Текст приняли гораздо теплее, чем я ожидала. Мне казалось, что исторический материал имеет меньше шансов стать резонансным, чем расследование того, что происходит здесь и сейчас. Но прямо сейчас, когда нас отовсюду бомбят треш-новостями, людям хочется, чтобы им рассказывали истории, у которых есть начало, развитие и финал. Когда ты читаешь этот текст, он с одной стороны даёт возможность узнать захватывающую историю, а с другой стороны – немного отстраниться, и посмотреть на политические события в нашей стране как на некий сюжет. И в то же время он очень многое рассказывает о жизни, человек может примерить его на себя и задуматься. Ведь история Нины Гневковской – это история о моральном выборе, которая дала читателям возможность порассуждать, что бы они сделали на её месте.

Мне писали люди, знакомые с потомками чекистов, вспоминали тех, кого они знали. Уже после публикации нашлась двоюродная внучка Гневковской. Она мало помнила о своей бабушке, но, как оказалось, сама проводила исследование и пыталась что-то выяснить о Нине.

Этот материал помог мне найти ответы на вопросы, какие истории я хочу рассказывать, о ком и для кого. Большая часть всего, что я делал в журналистике – истории про женщин, попавших в тяжелейшие обстоятельства. Меня интересует, что они делают, столкнувшись с невыносимым выбором. Какие-то решения я могу понять и одобрить – мои героини искали своих детей в Чечне, судились с российской армией, выигрывая огромные компенсации в ЕСПЧ. или боролись за нормальное расследование убийства своей дочери. А бывают и такие, как Нина Гневковская.
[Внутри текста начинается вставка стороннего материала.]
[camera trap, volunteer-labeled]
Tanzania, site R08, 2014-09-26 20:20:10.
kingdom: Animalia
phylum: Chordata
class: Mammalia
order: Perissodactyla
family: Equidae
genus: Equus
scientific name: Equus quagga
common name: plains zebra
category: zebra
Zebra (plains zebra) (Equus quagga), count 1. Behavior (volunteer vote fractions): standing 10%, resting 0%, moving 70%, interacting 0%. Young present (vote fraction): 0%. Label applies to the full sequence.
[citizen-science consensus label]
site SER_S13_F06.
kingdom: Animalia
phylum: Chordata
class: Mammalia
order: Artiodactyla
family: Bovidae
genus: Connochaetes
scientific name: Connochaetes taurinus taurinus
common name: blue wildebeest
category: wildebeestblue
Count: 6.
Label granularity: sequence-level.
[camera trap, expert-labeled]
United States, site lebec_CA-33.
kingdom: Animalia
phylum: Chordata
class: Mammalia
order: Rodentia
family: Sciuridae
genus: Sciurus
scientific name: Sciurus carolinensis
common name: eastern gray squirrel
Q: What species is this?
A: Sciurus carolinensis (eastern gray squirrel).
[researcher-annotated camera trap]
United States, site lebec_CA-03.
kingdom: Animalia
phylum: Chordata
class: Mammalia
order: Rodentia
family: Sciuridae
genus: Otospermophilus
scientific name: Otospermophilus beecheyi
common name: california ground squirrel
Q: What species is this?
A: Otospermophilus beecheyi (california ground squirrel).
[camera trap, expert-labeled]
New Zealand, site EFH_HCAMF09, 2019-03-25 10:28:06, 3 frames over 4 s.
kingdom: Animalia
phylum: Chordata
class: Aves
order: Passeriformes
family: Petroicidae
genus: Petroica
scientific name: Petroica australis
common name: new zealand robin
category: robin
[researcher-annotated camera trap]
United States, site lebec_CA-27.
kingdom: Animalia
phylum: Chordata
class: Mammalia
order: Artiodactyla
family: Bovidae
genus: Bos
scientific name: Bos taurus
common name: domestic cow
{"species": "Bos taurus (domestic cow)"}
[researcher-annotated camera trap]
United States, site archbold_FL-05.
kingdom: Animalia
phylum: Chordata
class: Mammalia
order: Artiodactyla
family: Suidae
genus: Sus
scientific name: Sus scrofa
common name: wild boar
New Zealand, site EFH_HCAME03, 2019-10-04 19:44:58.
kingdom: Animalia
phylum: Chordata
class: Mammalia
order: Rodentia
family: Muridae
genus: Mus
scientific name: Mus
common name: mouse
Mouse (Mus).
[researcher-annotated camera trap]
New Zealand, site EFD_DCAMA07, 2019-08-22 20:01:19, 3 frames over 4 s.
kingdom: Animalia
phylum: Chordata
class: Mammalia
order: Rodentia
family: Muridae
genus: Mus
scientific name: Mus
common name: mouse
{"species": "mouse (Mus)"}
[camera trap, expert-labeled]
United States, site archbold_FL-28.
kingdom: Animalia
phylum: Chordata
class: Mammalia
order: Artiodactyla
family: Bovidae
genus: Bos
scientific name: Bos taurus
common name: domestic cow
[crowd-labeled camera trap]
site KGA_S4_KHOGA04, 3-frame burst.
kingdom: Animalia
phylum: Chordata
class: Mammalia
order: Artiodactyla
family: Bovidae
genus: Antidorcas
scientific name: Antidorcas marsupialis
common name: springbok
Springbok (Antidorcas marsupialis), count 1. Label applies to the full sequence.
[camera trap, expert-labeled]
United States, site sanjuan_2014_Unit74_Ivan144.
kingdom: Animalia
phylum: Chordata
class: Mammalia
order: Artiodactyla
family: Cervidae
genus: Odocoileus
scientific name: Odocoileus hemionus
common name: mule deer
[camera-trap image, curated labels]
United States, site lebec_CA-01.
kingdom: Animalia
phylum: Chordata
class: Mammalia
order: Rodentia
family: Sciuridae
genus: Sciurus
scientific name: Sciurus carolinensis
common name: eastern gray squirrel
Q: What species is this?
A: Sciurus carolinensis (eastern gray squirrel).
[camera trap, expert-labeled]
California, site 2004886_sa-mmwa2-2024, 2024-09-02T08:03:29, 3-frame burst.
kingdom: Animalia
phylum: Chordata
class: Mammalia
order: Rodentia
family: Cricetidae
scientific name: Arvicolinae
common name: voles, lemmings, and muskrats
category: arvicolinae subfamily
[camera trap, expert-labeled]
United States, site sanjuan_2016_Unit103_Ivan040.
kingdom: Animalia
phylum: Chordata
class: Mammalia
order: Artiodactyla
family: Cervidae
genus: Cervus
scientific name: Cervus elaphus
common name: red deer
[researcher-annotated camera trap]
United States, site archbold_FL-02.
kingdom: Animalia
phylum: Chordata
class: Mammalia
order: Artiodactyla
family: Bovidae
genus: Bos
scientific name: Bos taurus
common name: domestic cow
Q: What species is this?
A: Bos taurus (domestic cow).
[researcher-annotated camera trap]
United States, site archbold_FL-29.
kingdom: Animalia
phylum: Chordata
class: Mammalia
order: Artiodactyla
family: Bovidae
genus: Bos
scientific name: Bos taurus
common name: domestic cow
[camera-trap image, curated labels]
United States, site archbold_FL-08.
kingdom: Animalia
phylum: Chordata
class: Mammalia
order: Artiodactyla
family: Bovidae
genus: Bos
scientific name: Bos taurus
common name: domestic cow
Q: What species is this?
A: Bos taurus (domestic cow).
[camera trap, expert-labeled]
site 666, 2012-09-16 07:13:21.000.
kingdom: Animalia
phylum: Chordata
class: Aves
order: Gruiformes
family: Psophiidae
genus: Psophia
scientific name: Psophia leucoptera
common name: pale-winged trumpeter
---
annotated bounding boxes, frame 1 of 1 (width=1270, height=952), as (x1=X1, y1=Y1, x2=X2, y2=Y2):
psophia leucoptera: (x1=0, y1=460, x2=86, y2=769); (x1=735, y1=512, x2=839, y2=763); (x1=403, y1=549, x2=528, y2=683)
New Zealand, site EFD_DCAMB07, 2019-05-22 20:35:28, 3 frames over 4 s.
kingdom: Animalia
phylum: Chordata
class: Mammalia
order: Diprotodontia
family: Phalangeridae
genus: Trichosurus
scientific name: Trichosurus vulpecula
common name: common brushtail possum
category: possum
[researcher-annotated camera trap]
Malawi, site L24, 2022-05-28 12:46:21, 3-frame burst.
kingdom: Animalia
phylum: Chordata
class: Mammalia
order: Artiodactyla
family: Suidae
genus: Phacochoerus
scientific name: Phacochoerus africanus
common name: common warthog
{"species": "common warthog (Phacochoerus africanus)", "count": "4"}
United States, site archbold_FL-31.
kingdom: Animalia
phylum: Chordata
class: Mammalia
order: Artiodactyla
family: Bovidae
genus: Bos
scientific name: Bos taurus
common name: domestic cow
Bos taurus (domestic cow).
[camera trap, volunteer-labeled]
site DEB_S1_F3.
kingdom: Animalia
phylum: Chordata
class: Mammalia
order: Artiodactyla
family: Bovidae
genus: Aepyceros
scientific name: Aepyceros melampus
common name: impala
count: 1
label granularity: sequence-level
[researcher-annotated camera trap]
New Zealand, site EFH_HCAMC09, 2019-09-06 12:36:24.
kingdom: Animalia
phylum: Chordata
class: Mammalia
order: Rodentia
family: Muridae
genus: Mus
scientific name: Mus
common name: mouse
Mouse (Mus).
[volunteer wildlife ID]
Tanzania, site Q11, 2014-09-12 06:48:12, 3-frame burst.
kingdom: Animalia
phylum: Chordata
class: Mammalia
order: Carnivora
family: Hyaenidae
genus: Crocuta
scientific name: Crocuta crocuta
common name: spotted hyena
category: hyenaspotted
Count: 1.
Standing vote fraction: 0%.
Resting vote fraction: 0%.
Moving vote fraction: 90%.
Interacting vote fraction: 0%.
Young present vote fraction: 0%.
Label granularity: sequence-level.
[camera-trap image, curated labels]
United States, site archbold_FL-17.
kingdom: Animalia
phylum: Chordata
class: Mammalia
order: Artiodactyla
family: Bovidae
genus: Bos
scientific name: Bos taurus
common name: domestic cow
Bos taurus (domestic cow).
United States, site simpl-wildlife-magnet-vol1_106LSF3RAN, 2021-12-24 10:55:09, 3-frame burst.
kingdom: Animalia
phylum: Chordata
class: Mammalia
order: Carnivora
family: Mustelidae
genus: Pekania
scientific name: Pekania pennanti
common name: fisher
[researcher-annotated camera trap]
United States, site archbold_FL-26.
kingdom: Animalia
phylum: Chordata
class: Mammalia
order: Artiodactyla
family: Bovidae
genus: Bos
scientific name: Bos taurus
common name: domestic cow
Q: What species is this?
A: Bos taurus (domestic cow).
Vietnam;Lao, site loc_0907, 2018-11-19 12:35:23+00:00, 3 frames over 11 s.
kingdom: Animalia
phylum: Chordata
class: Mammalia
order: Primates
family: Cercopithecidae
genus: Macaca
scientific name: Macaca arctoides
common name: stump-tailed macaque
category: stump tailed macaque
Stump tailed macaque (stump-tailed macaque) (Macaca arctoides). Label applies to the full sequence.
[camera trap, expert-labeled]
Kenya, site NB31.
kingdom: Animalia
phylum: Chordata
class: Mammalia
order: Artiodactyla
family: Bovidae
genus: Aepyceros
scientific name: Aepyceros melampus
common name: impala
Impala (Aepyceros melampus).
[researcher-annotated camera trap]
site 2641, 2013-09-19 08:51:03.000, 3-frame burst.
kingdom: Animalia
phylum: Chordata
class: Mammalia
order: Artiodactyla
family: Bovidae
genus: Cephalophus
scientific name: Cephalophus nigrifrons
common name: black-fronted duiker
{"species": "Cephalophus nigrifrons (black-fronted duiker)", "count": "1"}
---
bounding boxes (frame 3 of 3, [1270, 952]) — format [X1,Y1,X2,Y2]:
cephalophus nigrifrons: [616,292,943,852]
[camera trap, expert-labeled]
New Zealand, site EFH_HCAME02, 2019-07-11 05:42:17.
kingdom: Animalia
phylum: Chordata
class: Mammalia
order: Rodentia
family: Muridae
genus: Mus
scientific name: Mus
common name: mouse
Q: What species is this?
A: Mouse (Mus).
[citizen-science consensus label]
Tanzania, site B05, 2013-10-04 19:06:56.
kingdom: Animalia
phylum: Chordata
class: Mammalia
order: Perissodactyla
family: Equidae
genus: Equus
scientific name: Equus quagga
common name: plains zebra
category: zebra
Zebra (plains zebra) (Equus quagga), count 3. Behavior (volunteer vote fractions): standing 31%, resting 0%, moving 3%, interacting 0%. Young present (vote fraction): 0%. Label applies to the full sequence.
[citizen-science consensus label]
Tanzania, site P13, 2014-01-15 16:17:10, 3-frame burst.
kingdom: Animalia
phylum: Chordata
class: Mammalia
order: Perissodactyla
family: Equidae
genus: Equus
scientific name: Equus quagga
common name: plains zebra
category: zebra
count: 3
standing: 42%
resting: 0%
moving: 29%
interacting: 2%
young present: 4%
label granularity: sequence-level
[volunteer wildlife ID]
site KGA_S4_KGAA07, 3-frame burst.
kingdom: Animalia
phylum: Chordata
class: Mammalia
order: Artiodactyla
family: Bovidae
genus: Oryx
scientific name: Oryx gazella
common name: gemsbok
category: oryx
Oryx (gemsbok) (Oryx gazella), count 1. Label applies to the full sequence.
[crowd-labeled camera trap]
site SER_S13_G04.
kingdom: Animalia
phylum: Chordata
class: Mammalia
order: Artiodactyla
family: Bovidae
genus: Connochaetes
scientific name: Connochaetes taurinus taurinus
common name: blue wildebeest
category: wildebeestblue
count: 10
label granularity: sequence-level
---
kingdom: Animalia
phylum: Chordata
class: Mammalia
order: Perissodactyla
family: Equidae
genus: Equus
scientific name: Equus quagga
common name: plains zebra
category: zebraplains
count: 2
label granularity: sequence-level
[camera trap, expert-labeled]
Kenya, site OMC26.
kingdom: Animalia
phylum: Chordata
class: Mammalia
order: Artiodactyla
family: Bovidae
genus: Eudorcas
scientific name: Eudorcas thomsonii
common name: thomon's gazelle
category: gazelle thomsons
Могу ли я её осудить за то, что она стала следовательницей и вела дела диссидентов в 60-е, прибегая к методам карательной психиатрии? Чёрт его знает. Мне кажется, никто не может себе представить, что бы он сделал на месте девушки, у которой в 20 лет жизнь полностью вышла из-под контроля, а позже она решила, что лучше сажать других, чем сидеть самой. Мне её выбор кажется страшным, он не укладывается в голове, но я не знаю, что переживает человек в таких обстоятельствах. Далеко не все становятся Шаламовыми или Солженицыными.